Video-assisted thoracoscopic surgery versus open thymectomy for thymoma: a systematic review
Background: Video-assisted thoracoscopic surgery (VATS) thymectomy is an increasingly utilized alternative to traditional open approaches for the resection of thymomas. Recent studies have suggested comparable survival and oncological efficacy as well as reduced perioperative morbidity when using the VATS approach. This current systematic review thus aimed to critically evaluate existing evidence for the efficacy and safety of VATS versus open (transsternal or transthoracic) thymectomy for thymomas.
Methods: Six electronic databases were searched from their date of inception to April 2015. Relevant studies were identified using specific eligibility criteria and data were extracted and analyzed based on predefined primary and secondary endpoints.

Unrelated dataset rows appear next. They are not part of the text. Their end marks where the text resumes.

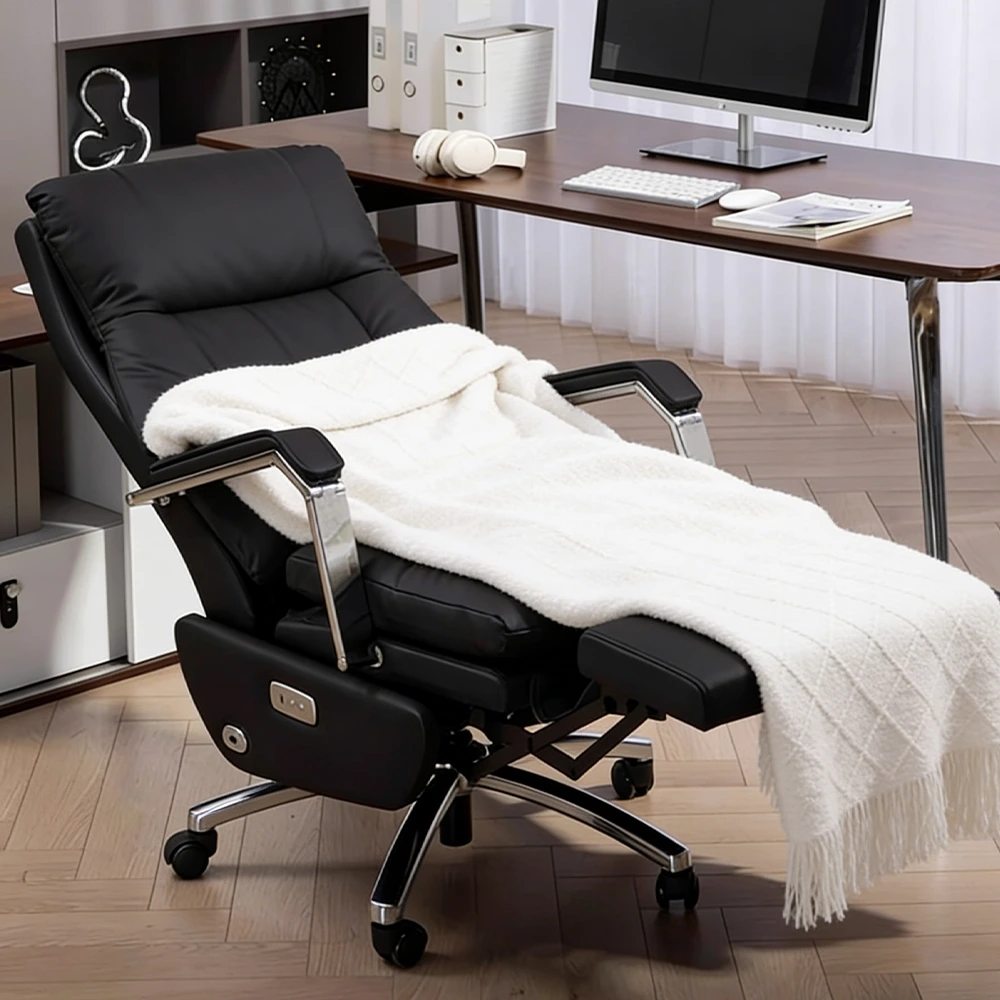 Reclining Rotatable Leather Executive Chair - image 3
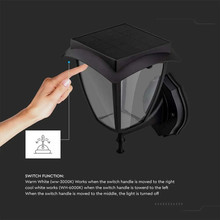 2W LED Соларна Наземна Лампа Черен Мат 3000К+6000К SKU 2892 V-TAC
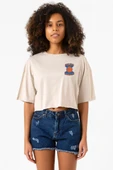 Dubious Handles Logo Bej Kadın Crop Tshirt thumbnail 1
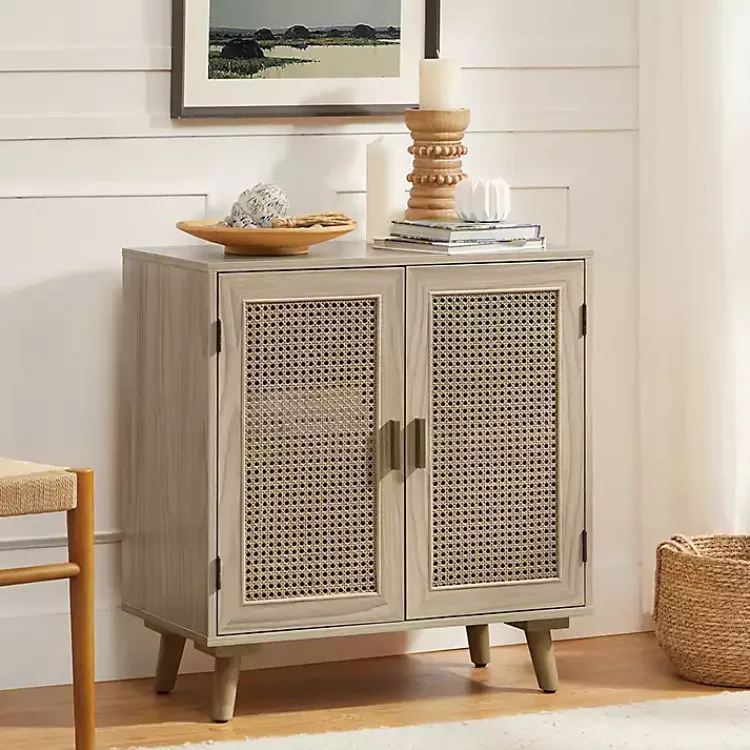 Kirklands Home Natural Wood and Rattan Carpinteria Cabinet Brown Best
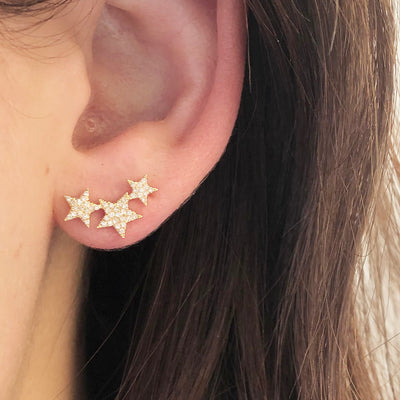 Three Pave Diamond Star Stud Earrings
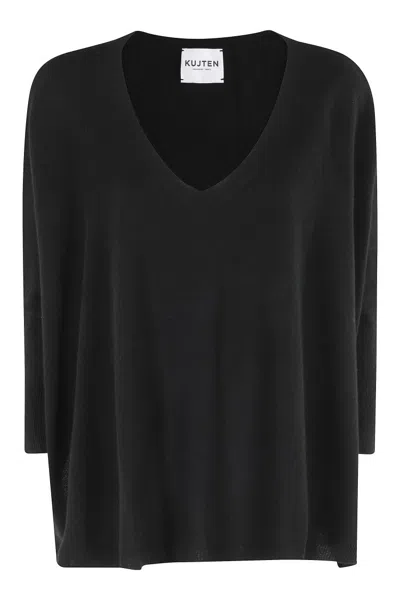 Kujiten Oversized Cashmere Sweater In Black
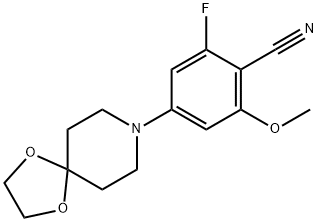 Benzonitrile, 4-(1,4-dioxa-8-azaspiro[4.5]dec-8-yl)-2-fluoro-6-methoxy- 化学構造式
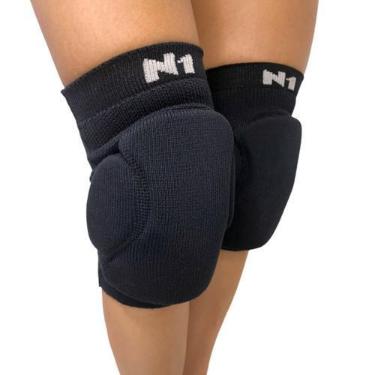 Imagem de Joelheira Vôlei Profissional Knit 3D Preta N1Sport Flyer Preta - N1 Sp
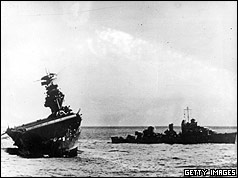 USS Yorktown listing badly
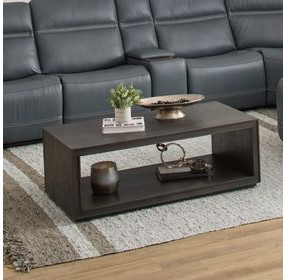 Waterfall Deep Ebony Rectangular Coffee Table with Casters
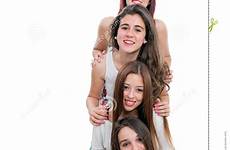 girlfriends making foursome pile human teen stock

Results: Fourteen comparative observational studies with a total of 1,061 patients were obtained for qualitative assessment, data extraction and analysis. Five-year overall survival and 10-year recurrence-free survival was similar or higher in patients undergoing VATS compared to open thymectomy. On average, the VATS group also demonstrated reduced intraoperative blood loss (131.8 vs. 340.5 mL), shorter hospital stays (7.0 vs. 9.8 days), and lower rates of postoperative pneumonia (1.9% vs. 4.1%). The mean rate of conversion from VATS to open thymectomy was relatively low (3.1%), while 30-day mortality remained low in both the VATS and open groups (0 vs. 0.3%).
Conclusions: The current evidence suggests that VATS thymectomy for thymoma has at least equal if not superior oncological efficacy and survival outcomes, as well as reduced perioperative complications, compared to open surgery. Further adequately powered studies and future randomized trials are required to confirm these findings.